Fishburne loves discovery of 'CSI'
NEW YORK - Laurence Fishburne says he and his new show are "a natural fit."
Well, it isn't exactly a new show, of course. Now in its ninth season, "CSI: Crime Scene Investigation" is one of TV's most durable hits and a Thursday fixture at 9 pm.
But recently this CBS drama finessed a tidy personnel transition, bidding farewell to its departing top dog, William Petersen, while phasing in Fishburne as Ray Langston, an academic turned rookie forensic investigator on the "CSI" team.
Langston "is a guy who was brilliant in his world," says Fishburne, "but here, he's a little out of his depth. He's got to learn, and he's going to make mistakes."
Fishburne began shooting scenes early last fall as part of the ensemble that includes veterans Marg Helgenberger, George Eads, Eric Szmanda, and Paul Guilfoyle, as well as Lauren Lee Smith, who, like him, signed on this season.

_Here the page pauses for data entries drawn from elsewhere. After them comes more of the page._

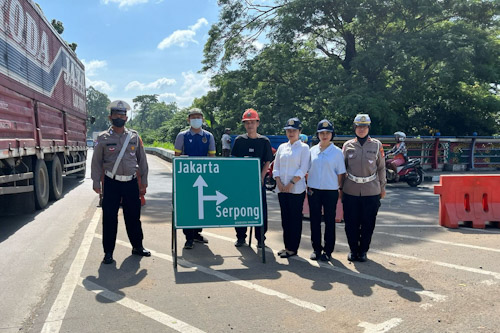 Jelang Mudik Lebaran, Dishub Kota Tangerang Pasang Rambu Petunjuk Jalan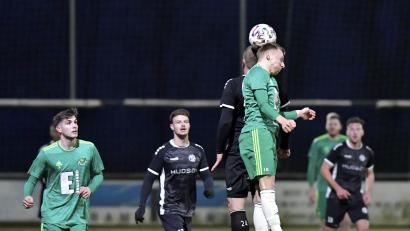 Archivbild: Hubert Ziegler
Eine Szene aus dem Derby am Mittwoch: Während sich in dieser Szene André Karzmarczyk (vorne) von der DJK Ammerthal und Michael Jonczy (hinten) von der DJK Gebenbach in der Luft duellieren, sind Marcel Kaiser (links, Ammerthal) und Bastian Freisinger (rechts) in der Beobachterrolle.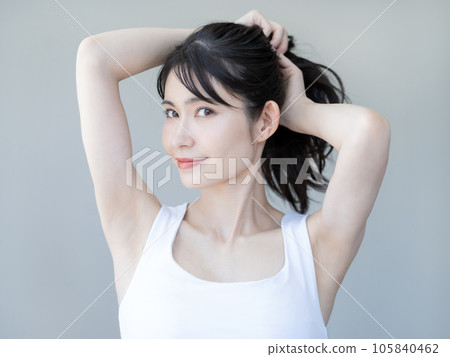 一個把頭髮扎在一起的年輕女人,一個女人,美容,美容,護膚,一個年輕女人 一個把頭髮扎在一起的年輕女人,一個女人,美容,美容,護膚,一個年輕女人 105840462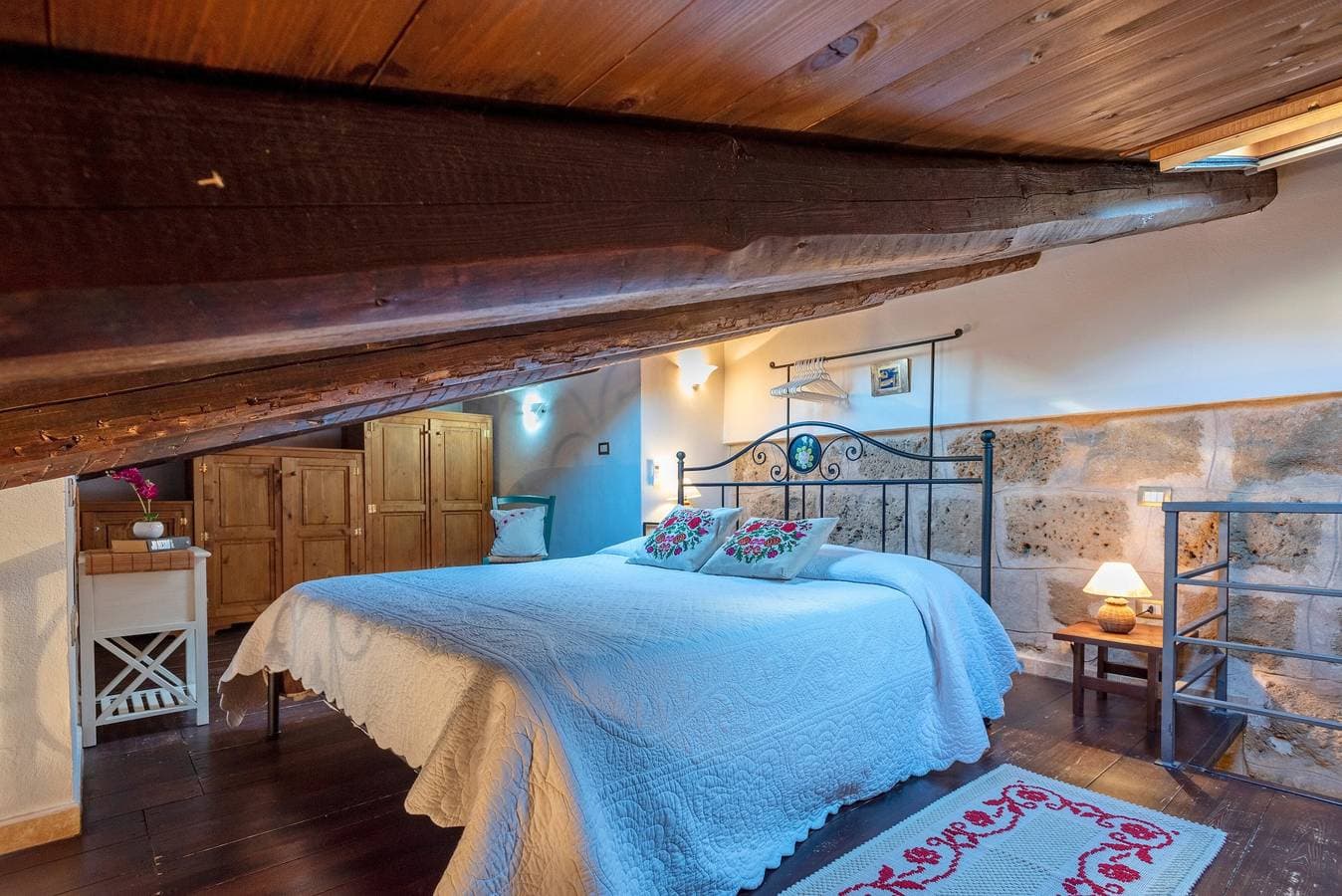 Foto 13 von 31: Topaz in Old Town!  Romantic  near the sea! Alghero smart country style! Wi-Fi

Fishburne had never seen "CSI" when he was approached to join the cast. But he says he immediately felt in synch with what he sums up as the series' "tone," without quite being able to elaborate on what that tone might be. He also approved of the musical theme and the band that performs it: "I'm a big Who fan."
Born in Georgia and raised in Brooklyn, the actor has tackled scores of roles reaching back to his early teens, when he spent months in the Philippine jungle filming Frances Ford Coppola's 1979 film "Apocalypse Now." Since then his films have included "Mystic River," the "Matrix" trilogy, and "What's Love Got to Do With It," for which he got an Academy Award nomination portraying Ike Turner.
Past TV performances have included the HBO film "Miss Evers' Boys" as well as his indelible role (complete with Western drawl) two decades ago as Cowboy Curtis on the Saturday-morning series "Pee-wee's Playhouse."
In every acting gig, Fishburne says he's responsible for playing whatever character awaits him on the pages of his script. And he remains undisturbed that, with a TV series like "CSI," his character's last page looms beyond his reach, months or years in the future.
"The fact that I don't know where Langston is headed isn't a problem," says Fishburne. "Sometimes I feel I have a handle on him, sometimes I feel like I don't know what the [heck] I'm doing. But that's like life, isn't it? If I start looking for the last page, I'll make myself crazy!"
Then, having said that, he fixes his listener with a sly sidelong glance, confiding but commanding.
"I do look forward to the montage scenes," he goes on, referring to the meditative laboratory sequences that unfold, stripped of dialogue and overlaid with music.
"That's one of the coolest things about 'CSI.,' he says. "There's something really captivating about watching someone try to put a puzzle together."